Ludwig Mies van der Rohe’s Only Public Library Project Gets a Refresh
Commissioned in 1966, the city’s flagship public library was the only one Mies ever designed, but neither the architect nor the slain civil rights leader lived to see its completion in 1972. The 39,600-square-foot black box, a rectangular form with three glazed floors that float above a ground floor recessed behind a colonnade of black steel columns, suffered from years of delayed maintenance. The landmarked building had sprouted leaks, mold, and police tape (in places where windows frequently popped out of the expanding and contracting steel skeleton). Navigating the grim, garishly lit central stairs—actually enclosed behind metal fire doors—was a “terribly scary experience,” Houben says, although she was amused to see that patrons regularly staked out Mies’s coveted Barcelona chairs in the Great Hall lobby.
Mecanoo made the forbidding structure more inviting starting with the entry, where glazing replaced part of a brick wall to open sightlines onto a new serpentine stair, which provides vertical circulation all the way up to an entirely new fifth floor. In the Grand Reading Room on the third floor, the firm punched out part of the ceiling and filled the space with colorful spiral mobiles by Black fiber artist Xenobia Bailey to visually connect with the room above.

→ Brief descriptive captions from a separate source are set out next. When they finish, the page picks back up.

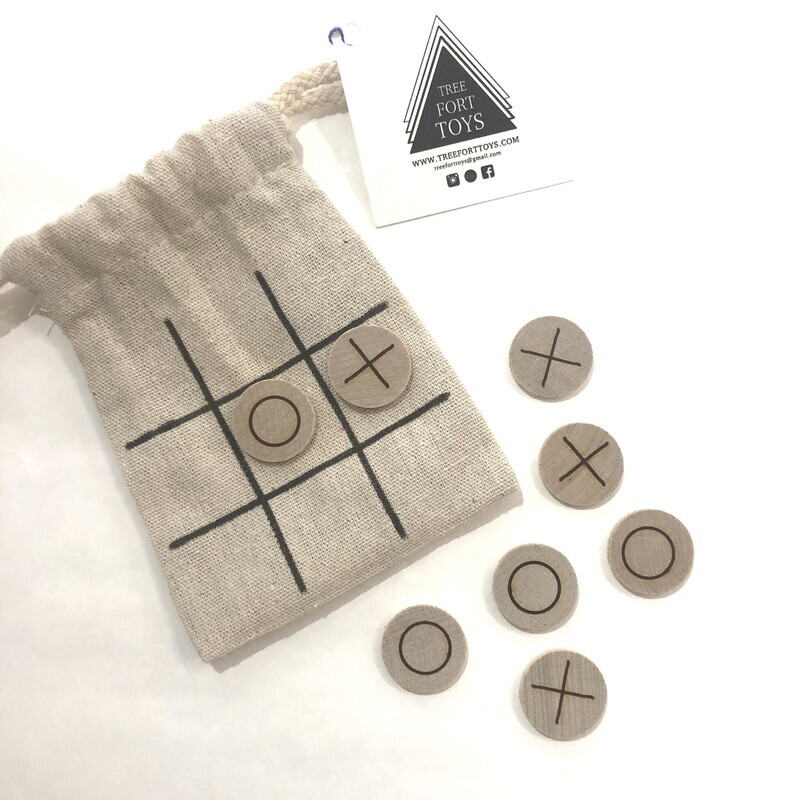 Tic Tac Toe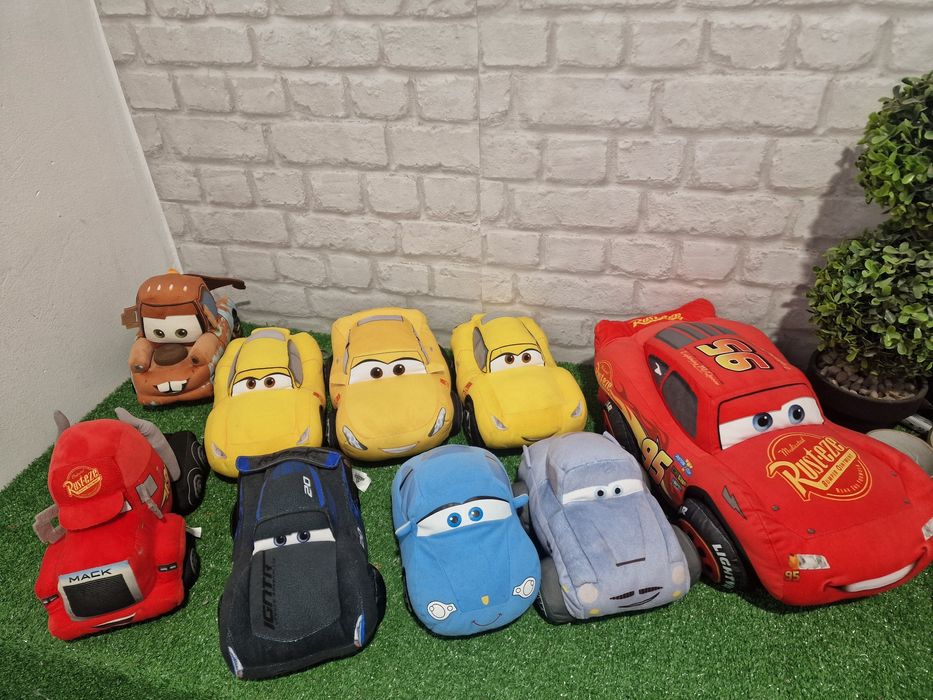 Макуин светкавицата колекция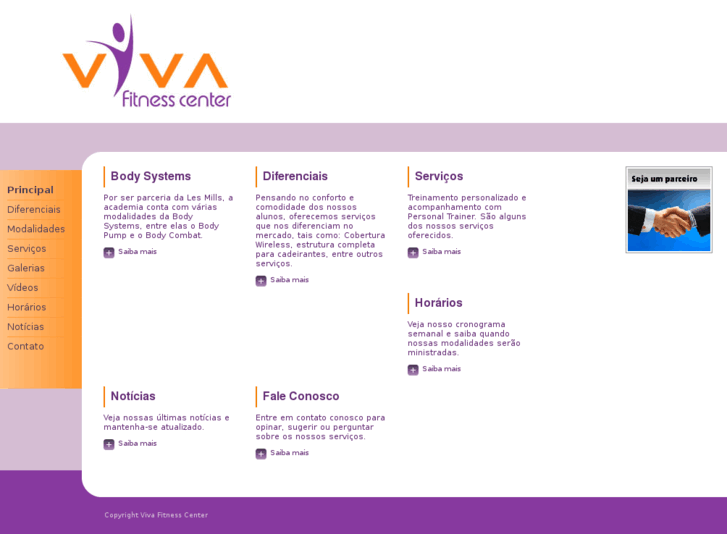 www.vivafitnesscenter.com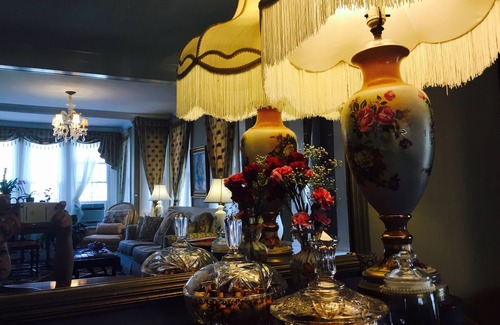 Ocean Grove Cama Y Desayuno | The Carriage House B&B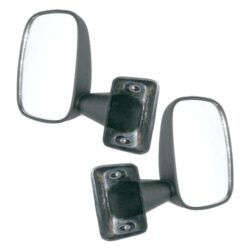 DIY Solutions® – Manual Side View Mirror Set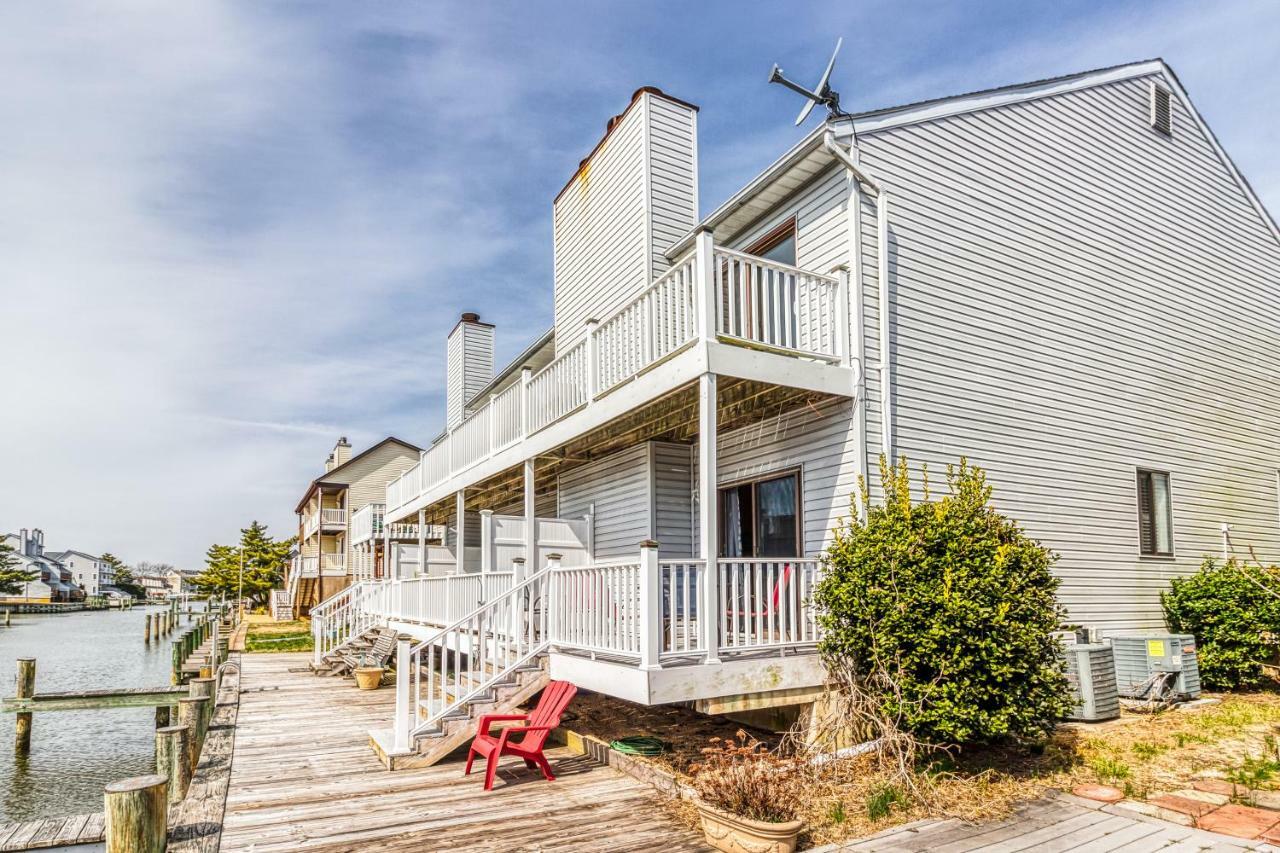 Apartment Nautical Habor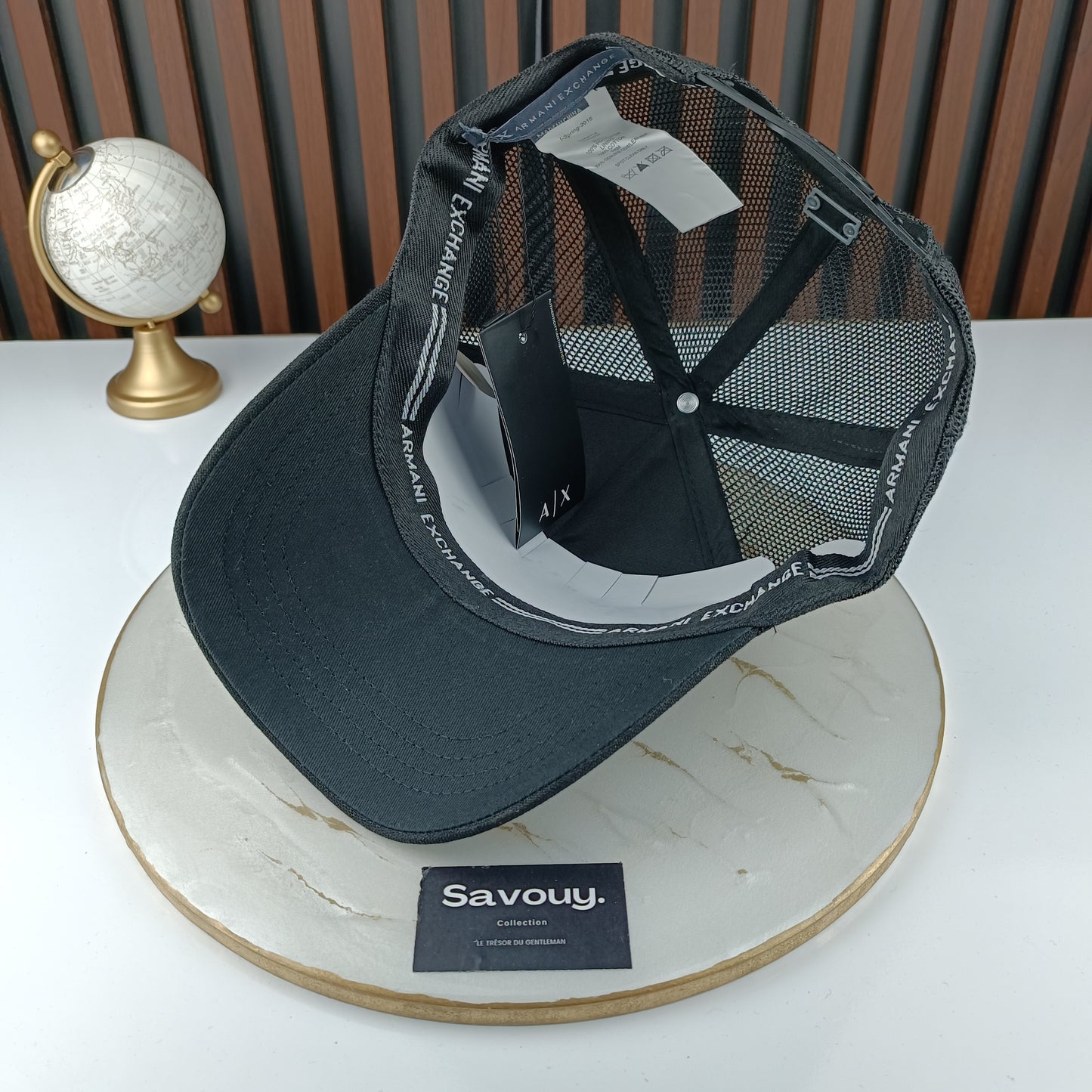 CASQUETTE AX HAUTE QUALITÉ X103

The civil rights leader might have appreciated Houben’s guiding principle “to reduce things to the essence” through “a clear architecture” and “honesty of materials.” With its brighter, more energy-efficient curtain wall and rooftop public garden, the library more than ever embodies King’s dictum that “darkness cannot drive out darkness; only light can do that.” Mecanoo’s thoughtful, sentient reactivation is not only “more Mies than Mies,” Houben says, but also embodies his definition of architecture as “the will of an epoch translated into space: living, changing, new.”